About this task:
Your task is to repeat the entries exactly from their first line through the line with "California, site h550hf06156051, 3-frame", and to stop there.

──────── Source data ────────

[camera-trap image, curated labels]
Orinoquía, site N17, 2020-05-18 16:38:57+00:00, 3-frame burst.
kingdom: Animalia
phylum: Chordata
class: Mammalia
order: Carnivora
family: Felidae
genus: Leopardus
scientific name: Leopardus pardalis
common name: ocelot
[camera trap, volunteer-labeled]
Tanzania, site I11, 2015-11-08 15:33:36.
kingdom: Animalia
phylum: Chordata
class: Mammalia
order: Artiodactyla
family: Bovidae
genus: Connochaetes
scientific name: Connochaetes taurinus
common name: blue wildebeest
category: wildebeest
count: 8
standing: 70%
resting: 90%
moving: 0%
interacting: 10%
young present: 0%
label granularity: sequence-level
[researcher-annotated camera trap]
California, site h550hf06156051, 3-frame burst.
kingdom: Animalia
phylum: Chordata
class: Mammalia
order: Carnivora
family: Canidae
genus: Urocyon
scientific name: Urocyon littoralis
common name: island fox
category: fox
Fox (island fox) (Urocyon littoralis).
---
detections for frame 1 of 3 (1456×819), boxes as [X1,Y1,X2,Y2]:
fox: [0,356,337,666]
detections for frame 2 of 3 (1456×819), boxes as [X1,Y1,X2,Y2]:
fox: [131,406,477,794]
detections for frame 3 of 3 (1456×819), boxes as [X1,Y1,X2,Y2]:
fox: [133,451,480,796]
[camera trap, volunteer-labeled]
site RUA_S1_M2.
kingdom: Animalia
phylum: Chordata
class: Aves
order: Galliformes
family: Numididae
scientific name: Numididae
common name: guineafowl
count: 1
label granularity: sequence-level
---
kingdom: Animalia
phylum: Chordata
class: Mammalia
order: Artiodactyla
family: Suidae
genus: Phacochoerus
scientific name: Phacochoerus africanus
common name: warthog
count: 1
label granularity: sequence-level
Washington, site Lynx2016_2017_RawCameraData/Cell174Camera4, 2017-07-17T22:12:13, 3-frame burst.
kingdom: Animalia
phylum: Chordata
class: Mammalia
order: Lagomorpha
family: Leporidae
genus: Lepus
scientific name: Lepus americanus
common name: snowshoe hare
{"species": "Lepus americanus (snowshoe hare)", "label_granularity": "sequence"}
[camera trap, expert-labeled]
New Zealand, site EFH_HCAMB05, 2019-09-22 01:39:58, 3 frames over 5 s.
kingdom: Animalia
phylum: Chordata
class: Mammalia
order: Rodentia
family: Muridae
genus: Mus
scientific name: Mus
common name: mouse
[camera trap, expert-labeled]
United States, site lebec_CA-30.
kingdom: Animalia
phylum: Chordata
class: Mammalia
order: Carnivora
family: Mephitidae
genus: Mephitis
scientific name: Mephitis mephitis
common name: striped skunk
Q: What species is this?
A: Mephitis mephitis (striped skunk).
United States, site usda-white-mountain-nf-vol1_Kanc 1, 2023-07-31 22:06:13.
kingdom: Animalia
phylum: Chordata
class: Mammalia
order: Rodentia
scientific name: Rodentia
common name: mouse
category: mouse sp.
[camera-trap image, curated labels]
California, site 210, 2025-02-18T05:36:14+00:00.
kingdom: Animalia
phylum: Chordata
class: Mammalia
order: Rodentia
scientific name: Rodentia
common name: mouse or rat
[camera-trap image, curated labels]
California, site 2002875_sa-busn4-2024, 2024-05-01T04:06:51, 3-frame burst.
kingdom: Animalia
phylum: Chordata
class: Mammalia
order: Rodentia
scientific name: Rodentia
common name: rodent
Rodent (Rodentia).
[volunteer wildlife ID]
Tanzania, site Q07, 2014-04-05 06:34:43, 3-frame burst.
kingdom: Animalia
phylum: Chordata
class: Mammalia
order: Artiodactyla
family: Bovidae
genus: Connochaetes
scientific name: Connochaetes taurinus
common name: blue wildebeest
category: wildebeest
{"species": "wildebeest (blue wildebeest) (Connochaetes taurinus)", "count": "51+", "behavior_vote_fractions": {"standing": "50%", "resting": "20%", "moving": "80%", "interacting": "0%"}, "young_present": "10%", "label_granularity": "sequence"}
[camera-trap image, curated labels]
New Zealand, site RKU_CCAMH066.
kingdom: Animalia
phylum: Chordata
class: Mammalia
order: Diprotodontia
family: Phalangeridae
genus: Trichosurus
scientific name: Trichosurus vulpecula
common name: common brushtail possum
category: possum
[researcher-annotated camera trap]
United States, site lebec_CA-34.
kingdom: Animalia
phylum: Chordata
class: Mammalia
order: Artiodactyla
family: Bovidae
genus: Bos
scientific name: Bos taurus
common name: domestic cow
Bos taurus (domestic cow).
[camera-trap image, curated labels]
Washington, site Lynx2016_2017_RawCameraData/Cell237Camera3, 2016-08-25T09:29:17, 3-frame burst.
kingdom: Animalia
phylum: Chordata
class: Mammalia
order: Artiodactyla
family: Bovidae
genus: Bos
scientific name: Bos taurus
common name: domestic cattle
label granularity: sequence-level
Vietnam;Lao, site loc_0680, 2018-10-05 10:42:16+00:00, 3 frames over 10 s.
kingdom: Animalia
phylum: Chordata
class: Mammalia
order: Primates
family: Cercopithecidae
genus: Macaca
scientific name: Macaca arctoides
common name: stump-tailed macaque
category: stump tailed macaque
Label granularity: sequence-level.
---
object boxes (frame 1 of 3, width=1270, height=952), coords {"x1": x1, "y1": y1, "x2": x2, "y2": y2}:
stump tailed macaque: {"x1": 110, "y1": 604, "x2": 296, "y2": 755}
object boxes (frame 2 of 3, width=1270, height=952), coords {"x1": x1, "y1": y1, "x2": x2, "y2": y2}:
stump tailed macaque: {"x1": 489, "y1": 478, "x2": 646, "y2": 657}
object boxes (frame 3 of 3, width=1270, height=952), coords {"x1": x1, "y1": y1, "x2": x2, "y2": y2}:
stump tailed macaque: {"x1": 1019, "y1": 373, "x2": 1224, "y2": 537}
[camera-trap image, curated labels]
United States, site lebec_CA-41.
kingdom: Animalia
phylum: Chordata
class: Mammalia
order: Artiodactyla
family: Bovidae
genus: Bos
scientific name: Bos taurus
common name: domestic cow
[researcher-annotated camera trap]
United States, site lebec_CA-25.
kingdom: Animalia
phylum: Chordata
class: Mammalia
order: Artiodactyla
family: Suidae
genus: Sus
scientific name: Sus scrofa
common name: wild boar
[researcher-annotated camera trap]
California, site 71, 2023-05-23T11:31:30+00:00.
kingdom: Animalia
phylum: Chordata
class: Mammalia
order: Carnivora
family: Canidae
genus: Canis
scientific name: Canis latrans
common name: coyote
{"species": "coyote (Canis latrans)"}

────────

Answer to this problem:
[camera-trap image, curated labels]
Orinoquía, site N17, 2020-05-18 16:38:57+00:00, 3-frame burst.
kingdom: Animalia
phylum: Chordata
class: Mammalia
order: Carnivora
family: Felidae
genus: Leopardus
scientific name: Leopardus pardalis
common name: ocelot
[camera trap, volunteer-labeled]
Tanzania, site I11, 2015-11-08 15:33:36.
kingdom: Animalia
phylum: Chordata
class: Mammalia
order: Artiodactyla
family: Bovidae
genus: Connochaetes
scientific name: Connochaetes taurinus
common name: blue wildebeest
category: wildebeest
count: 8
standing: 70%
resting: 90%
moving: 0%
interacting: 10%
young present: 0%
label granularity: sequence-level
[researcher-annotated camera trap]
California, site h550hf06156051, 3-frame burst.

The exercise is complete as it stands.